I spent part of my day yesterday listening to Marc Maron interview Billie Jean King. It’s a good interview, Maron doing great work these days on his podcast. He keeps it going and does his homework.
Because this event, The Battle of the Sexes, happened 48 years ago, I don’t imagine many readers are familiar with King, so a little background. I will quote directly from Wikipedia, as I do not imagine they have any reason to lie about her accomplishments.
King’s Open in 1972 made her only the fifth woman in tennis history to win the singles titles at all four Grand Slam events, a “career Grand Slam”.[a] She also won a career Grand Slam in mixed doubles. In women’s doubles, only the Australian Open eluded her.
King won a record 20 career titles at Wimbledon – six in singles, 10 in women’s doubles, and four in mixed doubles.[b]
King played 51 Grand Slam singles events from 1959 through 1983, reaching at least the semi-finals in 27 and at least the quarterfinals in 40 of her attempts. King was the runner-up in six Grand Slam singles events. An indicator of her mental toughness in Grand Slam singles tournaments was her 11–2 career record in deuce third sets, i.e., third sets that were tied 5–5 before being resolved.
In Federation Cup finals, she was on the winning United States team seven times, in 1963, 1966, 1967, and 1976 through 1979. Her career win–loss record was 52–4.[c] She won the last 30 matches she played,[d] including 15 straight wins in both singles and doubles. In Wightman Cup competition, her career win–loss record was 22–4,[e] winning her last nine matches.[f] The United States won the cup ten of the 11 years that she participated. In singles, King was 6–1 against Ann Haydon-Jones, 4–0 against Virginia Wade, and 1–1 against Christine Truman Janes.

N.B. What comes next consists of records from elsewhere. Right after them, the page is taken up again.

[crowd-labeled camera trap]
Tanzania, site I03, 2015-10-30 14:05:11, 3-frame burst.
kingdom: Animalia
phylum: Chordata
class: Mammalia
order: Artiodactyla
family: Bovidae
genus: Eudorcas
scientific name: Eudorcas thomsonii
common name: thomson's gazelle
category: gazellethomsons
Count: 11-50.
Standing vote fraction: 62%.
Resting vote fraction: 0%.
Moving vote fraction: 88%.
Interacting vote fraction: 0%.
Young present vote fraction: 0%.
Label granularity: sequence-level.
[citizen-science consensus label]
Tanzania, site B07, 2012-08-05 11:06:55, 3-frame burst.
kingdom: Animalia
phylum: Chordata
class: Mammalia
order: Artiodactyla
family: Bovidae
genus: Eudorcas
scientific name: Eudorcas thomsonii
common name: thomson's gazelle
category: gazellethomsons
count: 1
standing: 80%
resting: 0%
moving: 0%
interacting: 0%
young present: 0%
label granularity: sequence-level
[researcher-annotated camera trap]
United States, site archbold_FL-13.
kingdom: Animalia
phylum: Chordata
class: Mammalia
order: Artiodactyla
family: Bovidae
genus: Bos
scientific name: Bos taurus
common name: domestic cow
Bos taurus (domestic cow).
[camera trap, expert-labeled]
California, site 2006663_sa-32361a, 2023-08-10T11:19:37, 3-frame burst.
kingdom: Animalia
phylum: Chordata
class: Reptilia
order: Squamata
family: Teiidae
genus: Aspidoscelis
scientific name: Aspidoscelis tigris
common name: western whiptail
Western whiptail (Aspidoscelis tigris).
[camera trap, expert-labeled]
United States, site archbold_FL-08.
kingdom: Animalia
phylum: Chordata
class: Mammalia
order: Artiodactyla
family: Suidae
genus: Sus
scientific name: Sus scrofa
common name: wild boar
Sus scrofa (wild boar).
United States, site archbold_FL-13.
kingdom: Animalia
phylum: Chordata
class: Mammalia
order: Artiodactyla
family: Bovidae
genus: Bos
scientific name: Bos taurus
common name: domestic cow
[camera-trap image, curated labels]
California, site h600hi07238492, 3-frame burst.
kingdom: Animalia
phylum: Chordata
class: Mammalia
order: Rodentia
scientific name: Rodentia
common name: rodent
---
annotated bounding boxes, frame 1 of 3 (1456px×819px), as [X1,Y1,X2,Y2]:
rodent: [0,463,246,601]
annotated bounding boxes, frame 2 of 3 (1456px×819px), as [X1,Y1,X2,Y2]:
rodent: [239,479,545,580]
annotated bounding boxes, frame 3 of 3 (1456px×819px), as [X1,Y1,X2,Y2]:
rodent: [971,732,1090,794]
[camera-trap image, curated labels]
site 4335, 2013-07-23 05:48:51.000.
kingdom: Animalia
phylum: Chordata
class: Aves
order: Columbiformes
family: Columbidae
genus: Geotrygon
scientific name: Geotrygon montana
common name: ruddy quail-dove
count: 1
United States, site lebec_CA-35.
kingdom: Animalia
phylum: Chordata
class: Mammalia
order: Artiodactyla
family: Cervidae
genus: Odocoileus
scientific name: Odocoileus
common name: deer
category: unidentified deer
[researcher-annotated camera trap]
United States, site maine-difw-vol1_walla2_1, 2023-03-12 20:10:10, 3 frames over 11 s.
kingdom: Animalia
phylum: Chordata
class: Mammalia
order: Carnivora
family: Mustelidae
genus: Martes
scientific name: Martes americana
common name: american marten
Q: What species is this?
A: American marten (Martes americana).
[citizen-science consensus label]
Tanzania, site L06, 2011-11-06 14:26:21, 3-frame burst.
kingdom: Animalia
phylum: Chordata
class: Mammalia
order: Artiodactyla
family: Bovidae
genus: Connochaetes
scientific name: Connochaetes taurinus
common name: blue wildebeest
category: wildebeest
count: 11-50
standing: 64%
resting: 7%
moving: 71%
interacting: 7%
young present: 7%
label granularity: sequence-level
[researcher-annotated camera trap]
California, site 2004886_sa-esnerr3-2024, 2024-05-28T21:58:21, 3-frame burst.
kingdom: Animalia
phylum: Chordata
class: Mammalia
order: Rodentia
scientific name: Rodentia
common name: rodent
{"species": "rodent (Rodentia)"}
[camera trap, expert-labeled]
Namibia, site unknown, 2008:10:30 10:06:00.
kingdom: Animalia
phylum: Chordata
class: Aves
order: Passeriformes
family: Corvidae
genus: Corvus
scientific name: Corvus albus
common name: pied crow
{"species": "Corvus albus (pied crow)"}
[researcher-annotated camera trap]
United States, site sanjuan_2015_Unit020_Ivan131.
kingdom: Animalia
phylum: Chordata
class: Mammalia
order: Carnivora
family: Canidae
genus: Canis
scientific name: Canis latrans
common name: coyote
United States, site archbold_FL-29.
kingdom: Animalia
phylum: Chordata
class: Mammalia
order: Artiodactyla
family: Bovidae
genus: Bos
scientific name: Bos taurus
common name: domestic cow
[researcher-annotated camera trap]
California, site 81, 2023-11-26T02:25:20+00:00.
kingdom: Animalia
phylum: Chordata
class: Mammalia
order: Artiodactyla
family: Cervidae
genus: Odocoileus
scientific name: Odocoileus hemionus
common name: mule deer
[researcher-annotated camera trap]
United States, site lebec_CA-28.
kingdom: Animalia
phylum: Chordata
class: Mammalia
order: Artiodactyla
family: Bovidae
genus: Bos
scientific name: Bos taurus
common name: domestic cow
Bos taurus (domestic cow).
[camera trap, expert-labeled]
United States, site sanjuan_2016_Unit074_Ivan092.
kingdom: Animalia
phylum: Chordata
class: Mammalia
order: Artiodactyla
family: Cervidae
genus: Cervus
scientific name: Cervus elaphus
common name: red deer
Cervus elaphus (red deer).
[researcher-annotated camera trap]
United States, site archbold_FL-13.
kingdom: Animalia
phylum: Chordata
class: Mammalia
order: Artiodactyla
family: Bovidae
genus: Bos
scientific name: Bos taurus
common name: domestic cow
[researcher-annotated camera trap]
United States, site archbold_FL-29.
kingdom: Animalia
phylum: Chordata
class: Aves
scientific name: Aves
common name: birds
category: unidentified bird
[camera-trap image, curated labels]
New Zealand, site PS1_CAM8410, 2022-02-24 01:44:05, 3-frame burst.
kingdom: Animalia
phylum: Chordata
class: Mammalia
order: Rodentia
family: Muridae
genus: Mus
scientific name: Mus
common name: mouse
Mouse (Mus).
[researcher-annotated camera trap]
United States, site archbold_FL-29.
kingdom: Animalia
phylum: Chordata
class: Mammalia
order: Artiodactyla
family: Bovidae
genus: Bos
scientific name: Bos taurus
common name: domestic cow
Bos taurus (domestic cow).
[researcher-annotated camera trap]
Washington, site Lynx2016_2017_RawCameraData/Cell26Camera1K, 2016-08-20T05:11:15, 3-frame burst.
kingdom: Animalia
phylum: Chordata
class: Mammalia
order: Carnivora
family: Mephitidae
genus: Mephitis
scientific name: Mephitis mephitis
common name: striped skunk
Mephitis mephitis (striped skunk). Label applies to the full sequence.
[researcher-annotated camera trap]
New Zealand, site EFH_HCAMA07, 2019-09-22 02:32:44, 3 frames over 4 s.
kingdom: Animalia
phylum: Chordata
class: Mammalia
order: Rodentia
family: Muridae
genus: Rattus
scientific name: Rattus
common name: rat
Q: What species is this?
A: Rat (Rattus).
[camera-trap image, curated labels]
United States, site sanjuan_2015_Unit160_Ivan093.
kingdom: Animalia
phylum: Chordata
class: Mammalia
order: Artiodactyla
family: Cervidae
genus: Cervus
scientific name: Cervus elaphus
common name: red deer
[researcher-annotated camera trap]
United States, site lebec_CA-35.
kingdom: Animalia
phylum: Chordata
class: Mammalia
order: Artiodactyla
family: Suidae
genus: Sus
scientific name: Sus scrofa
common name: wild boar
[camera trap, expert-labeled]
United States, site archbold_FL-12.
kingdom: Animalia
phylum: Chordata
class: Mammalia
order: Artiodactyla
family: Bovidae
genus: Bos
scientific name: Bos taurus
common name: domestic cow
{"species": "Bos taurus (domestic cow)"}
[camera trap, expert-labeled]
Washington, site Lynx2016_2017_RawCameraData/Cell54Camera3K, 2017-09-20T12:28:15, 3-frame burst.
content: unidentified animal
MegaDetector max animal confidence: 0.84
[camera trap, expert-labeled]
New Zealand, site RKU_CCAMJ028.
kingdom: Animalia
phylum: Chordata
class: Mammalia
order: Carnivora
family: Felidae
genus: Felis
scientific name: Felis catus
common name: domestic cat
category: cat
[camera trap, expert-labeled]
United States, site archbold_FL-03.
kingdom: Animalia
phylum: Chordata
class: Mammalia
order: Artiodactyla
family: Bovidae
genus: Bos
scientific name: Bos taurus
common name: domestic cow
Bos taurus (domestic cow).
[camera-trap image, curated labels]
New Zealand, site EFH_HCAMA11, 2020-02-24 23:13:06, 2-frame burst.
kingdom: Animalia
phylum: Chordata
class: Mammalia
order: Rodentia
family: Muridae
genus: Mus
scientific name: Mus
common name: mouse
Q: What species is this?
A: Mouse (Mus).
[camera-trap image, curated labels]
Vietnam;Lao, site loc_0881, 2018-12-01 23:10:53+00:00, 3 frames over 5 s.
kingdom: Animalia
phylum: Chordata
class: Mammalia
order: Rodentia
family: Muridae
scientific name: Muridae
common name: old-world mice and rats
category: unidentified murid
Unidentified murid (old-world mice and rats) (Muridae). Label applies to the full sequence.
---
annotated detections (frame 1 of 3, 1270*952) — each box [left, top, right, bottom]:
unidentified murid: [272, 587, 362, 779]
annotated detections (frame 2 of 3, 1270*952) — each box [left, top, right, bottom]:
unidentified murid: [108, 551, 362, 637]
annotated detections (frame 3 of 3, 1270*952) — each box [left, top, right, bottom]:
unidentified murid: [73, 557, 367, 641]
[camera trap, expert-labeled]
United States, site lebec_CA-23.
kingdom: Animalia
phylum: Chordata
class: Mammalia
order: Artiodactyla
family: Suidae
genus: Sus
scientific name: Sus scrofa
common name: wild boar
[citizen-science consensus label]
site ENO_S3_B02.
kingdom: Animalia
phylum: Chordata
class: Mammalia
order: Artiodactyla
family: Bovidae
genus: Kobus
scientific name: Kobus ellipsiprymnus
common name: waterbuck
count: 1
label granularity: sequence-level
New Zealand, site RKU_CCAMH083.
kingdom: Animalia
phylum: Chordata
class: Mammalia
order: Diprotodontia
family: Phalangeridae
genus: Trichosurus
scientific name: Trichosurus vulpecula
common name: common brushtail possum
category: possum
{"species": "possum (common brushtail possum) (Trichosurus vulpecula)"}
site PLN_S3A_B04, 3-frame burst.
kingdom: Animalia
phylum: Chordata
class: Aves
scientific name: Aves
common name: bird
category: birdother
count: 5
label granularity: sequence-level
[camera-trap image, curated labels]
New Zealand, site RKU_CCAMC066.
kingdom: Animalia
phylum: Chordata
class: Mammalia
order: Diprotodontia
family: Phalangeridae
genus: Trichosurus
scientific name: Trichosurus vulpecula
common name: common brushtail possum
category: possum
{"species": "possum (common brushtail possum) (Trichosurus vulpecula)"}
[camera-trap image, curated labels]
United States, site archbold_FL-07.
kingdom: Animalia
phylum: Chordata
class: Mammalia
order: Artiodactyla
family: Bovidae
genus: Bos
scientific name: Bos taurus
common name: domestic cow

That is impressive. King was a superb athlete, the best female tennis player of her era. She is now 78 years old, and judging by the Maron interview, sharp as a tack. I take nothing away from her talents nor do I question her integrity. She was integral in bringing women’s tennis to the public mind and allowing women to make as much money as men in the sport.
Bobby Riggs (1918-1995) was also an accomplished athlete, with many titles to his name. However, he was well past his prime when in 1973 he challenged King to a tennis match. I have not thought about this event in many a year, but here is a sampling of what King had to deal with in that era, since she was gay … a joke that made the rounds: The lead advertiser for the event, called The Battle of the Sexes, was Snap On Tools. That’s crude, I know, and being gay in 1973 was no treat. King had a lot to overcome.
World wide, 90 million people watched the event live on ABC TV, including 50 million Americans. In those days we had three choices for TV, CBS, NBC and ABC, Assembling massive audiences was not unusual. (The 2021 Superbowl drew 91.6 million viewers.)
But then I thought … “Riggs”? Really? Bobby Riggs? Are they taunting us? As the match went, he played very poorly. King fell behind in the first set, and then went on to win 6-4 6-3 6-3. There was noise at the time that he had thrown the match, and decades later it would be revealed (and denied) that Riggs was deeply in gambling debt, and needed money to pay off Mafioso. Wikipedia admits that he gambled on the event.
So there’s that. My first thought was that King, who was paid the equivalent of $583,000 (winner take all) in today’s money, was being promoted by Intel, with or without her knowledge, as I have long suspected that Intel was behind the feminist movement. I say that with the understanding that the movement’s success has made life far more bearable for women who want choices and careers, and that this is a good thing to have happened. Still, the push behind it was not, in my view, organic. It needed help from high up. (I say the same thing about the Civil Rights Movement, and with the same attitude: Blacks needed a hand up. It was a good thing.)
Some have said that more than a Battle of the Sexes, Riggs vs King was a battle of age versus youth, King 26 and Riggs 55, 29 years older. That is true, it was in that regard a mismatch. King herself said in the Maron interview that the best man will always win over the best woman in any sport, and it was never her objective to change that fact of life. (These days, with men claiming to be women in so many sports, that’s not such a sure thing. In King’s day there was a male tennis player who had a sex change operation, Renée Richards – King said of him/her that she was at first shunned by the tennis community, but won acceptance.)
I presumed too much about King and this event before sitting down here. King really was a ground breaker, and I admire her and hope the Battle of the Sexes, on her end, was legitimate.
By the way, she was born Billie Jean Moffitt, but at age 19 married Larry King, not that one, but a tennis player by that name. She kept the name King, and said in the interview said that she did not realize she was a lesbian until her mid-twenties. Given the era, I find that credible.
Her brother, Randy Moffitt, was a Major League Baseball player for various teams, 1972-1983, ending up with a 3.65 ERA. That’s impressive. The Moffitt family, mother, father, son and daughter, were all accomplished athletes.